Adão e Eva de Tiziano Vecelli –1550

E, pela vez primeira neles, se gerou o verdadeiro conhecimento, isso que fora atribuição divina até ali. Maçã, fruto da luz. Eva e Adão reconheceram que estavam nus. Conheceram a sua desobediência. E deixaram a seus filhos, mais tarde, nós, essa capacidade de conhecer, de distinguir, o livre arbítrio que nos faz homens.

Maçã, fruto da terra, das raízes e da luz.

Fruto do Paraíso, o primeiro fruto que teve nome na nossa história, na nossa cultura.

Da castanha não nos fala o Livro do Génesis.

Mas ei-la, logo ali.

Eva e Adão, fechadas as portas do Éden, caminharam sobre uma terra ainda vazia, abrindo os primeiros caminhos. Javé deu-lhes por agasalho, era outono, tempo das maçãs maduras, uma túnica de cordeiro. Não lhes encheu o bornal da merenda.
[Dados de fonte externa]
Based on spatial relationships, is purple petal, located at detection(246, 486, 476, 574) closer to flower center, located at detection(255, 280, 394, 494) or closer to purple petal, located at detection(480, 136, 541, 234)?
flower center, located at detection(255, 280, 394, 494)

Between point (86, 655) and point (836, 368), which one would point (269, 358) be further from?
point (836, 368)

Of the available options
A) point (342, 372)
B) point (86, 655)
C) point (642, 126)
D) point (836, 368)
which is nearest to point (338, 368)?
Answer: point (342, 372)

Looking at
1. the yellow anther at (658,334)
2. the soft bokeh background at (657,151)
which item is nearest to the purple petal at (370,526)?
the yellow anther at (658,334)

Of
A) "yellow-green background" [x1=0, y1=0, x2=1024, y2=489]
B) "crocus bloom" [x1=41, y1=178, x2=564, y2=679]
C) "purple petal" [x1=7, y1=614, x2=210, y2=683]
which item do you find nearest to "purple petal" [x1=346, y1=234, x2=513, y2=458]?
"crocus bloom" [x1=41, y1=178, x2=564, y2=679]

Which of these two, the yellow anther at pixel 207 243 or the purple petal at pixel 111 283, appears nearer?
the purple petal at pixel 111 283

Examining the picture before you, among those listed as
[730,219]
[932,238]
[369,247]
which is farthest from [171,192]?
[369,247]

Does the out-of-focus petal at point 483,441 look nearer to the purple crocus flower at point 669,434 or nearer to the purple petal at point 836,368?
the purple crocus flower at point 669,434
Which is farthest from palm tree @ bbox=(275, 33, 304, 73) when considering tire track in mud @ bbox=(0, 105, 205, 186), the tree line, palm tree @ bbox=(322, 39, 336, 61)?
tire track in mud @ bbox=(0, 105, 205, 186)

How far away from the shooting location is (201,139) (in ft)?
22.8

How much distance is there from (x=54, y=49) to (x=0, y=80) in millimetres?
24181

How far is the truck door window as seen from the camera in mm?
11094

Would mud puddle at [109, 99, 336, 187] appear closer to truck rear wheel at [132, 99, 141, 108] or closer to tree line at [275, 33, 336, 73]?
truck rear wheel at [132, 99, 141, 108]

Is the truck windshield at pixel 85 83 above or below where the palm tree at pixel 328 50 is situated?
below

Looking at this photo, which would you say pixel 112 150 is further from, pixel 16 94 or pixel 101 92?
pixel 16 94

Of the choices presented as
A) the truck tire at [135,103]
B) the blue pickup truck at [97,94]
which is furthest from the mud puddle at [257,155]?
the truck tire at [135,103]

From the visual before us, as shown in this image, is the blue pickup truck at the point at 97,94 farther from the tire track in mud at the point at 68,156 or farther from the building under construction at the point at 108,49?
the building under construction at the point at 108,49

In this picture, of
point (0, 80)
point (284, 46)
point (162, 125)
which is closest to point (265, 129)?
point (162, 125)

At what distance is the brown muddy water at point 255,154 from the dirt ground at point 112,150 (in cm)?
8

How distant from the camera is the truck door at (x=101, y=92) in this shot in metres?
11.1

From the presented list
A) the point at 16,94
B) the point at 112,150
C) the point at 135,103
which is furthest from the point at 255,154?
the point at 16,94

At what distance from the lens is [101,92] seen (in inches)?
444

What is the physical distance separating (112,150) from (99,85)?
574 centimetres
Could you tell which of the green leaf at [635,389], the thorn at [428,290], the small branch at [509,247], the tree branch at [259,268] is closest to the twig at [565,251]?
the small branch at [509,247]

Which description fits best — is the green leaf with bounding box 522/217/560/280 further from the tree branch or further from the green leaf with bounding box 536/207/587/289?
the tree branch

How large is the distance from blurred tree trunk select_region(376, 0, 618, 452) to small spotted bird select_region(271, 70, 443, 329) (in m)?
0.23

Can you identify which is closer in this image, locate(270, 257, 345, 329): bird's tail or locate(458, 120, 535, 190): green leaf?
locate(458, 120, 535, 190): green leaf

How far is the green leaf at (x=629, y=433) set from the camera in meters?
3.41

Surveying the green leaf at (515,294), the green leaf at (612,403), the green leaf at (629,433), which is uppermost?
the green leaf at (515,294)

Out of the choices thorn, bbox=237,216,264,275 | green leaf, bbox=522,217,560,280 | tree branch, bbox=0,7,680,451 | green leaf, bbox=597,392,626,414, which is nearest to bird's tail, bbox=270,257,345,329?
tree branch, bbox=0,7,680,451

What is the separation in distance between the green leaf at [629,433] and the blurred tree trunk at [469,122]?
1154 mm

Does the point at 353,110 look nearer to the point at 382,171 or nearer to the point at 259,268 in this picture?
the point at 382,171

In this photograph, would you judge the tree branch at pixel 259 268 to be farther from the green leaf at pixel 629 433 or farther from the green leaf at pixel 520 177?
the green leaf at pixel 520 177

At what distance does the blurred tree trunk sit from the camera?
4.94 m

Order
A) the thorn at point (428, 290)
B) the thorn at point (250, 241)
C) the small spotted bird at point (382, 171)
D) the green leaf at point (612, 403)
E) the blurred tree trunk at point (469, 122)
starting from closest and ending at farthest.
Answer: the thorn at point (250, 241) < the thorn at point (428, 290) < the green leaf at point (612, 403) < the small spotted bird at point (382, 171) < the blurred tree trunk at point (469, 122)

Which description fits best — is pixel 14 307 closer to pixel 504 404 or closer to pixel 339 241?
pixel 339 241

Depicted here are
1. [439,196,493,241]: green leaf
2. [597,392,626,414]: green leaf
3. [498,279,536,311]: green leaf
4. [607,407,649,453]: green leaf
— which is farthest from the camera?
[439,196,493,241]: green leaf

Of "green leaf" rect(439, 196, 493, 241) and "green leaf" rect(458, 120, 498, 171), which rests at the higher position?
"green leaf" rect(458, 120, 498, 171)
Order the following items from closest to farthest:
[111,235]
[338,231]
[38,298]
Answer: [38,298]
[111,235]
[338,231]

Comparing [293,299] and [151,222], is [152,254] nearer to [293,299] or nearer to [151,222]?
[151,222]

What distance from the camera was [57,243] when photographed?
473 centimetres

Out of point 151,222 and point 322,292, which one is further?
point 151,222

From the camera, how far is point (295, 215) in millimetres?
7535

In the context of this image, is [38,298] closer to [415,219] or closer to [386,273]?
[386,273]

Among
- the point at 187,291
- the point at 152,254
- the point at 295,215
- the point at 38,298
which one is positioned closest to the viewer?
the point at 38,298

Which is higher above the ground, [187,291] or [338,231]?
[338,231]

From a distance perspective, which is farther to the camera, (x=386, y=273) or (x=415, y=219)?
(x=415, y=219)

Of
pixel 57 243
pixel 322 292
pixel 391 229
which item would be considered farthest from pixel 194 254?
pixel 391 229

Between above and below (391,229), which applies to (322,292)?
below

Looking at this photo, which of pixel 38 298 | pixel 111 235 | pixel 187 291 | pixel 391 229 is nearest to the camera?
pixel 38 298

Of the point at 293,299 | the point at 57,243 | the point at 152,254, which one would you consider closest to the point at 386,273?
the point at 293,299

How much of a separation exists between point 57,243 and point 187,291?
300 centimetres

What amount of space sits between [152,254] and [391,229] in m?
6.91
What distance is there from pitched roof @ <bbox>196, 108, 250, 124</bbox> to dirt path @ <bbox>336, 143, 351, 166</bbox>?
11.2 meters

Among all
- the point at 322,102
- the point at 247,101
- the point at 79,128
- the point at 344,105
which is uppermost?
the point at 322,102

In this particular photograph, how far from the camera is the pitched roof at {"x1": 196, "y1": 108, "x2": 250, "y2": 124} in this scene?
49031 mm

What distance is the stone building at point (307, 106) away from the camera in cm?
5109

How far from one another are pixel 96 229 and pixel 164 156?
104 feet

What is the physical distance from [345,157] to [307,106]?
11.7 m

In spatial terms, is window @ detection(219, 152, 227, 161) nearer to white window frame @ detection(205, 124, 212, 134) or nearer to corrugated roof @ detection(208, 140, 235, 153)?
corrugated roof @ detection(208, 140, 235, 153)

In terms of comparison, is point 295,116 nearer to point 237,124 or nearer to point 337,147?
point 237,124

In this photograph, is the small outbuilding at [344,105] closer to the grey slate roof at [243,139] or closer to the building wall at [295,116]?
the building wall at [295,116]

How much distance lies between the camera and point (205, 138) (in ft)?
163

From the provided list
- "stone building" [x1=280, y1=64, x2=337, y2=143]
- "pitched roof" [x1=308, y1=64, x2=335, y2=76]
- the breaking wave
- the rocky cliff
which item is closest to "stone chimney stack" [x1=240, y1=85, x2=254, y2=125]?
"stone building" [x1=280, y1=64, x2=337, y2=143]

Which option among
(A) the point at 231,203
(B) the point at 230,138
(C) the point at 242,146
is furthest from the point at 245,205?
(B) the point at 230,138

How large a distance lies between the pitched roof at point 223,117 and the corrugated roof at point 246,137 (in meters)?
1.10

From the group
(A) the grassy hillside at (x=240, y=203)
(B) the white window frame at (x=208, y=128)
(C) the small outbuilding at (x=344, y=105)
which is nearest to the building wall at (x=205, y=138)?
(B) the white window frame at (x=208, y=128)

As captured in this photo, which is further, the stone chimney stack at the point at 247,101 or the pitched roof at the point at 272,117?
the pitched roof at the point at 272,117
E Eva e Adão, os primeiros viventes nesta terra dos homens que agora é nossa, encontraram o primeiro alimento nas castanhas que, nesse virginal outono, se despejavam pelo chão, por onde abriam caminho. Foram eles quem primeiro as conheceu. E chamaram pão às castanhas que comeram. Fruta-pão, nome que nossos avós, seus filhos, mantiveram e Árvore-do-pão chamaram aos castanheiros.

E eis-nos celebrando, hoje, estes dois frutos. São ambos antigos. Desse princípio de mundo. Basta ver alguns troncos de castanheiros vizinhos, que têm mais de mil anos. Vieram, as árvores-mãe de ambos os frutos desse Oriente longínquo, onde o Éden pousara.

Cobrem hoje a nossa terra. Os frutos multiplicaram-se em variedades, a maçã e a castanha, como as raças dos homens.

Ambos se tornaram pão. Ambos foram indispensáveis ao longo da nossa história. Manjares do povo. De reis e senhores. Manjares da gente do trabalho. Manjares de cerimónia operados em cenóbios antigos.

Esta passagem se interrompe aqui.